For the entries that follow, restate word for word the line containing "піднесений стиль мовлення;", the line containing "захоплення історичним минулим.", and every line that lies between them.

##### DATASET CONTENT #####

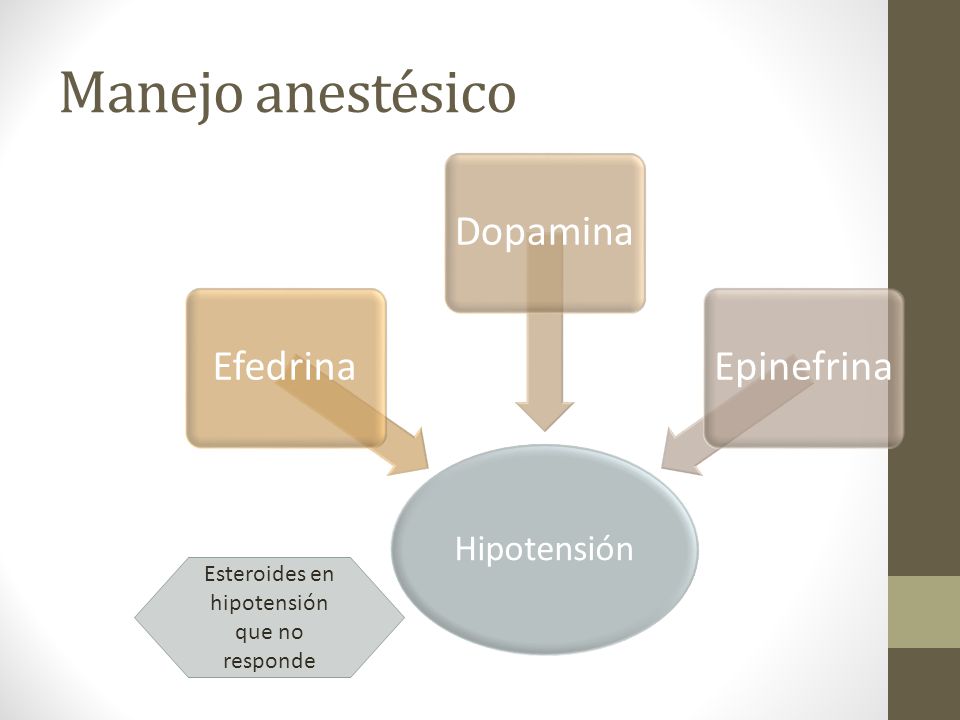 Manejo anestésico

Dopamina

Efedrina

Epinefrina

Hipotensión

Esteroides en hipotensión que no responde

#####
##### DATASET CONTENT #####

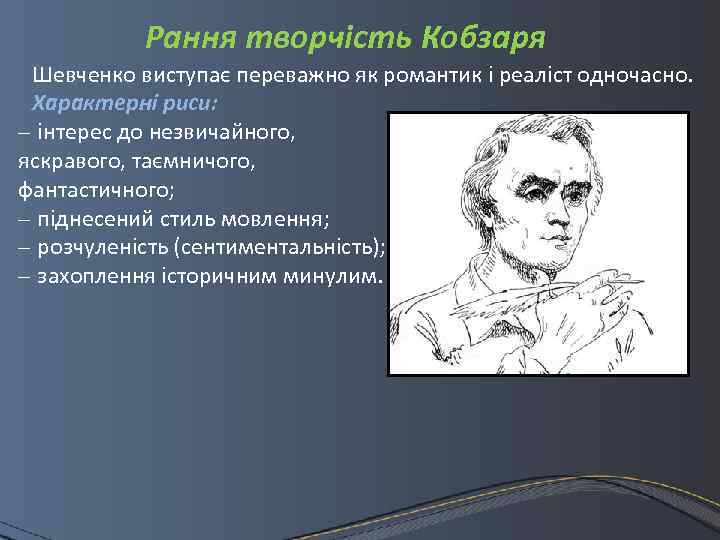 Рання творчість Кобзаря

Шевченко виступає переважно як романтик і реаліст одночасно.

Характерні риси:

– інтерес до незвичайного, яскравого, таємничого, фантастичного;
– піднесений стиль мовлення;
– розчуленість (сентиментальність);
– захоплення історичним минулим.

#####

**FINISHED EXERCISE:**
– піднесений стиль мовлення;
– розчуленість (сентиментальність);
– захоплення історичним минулим.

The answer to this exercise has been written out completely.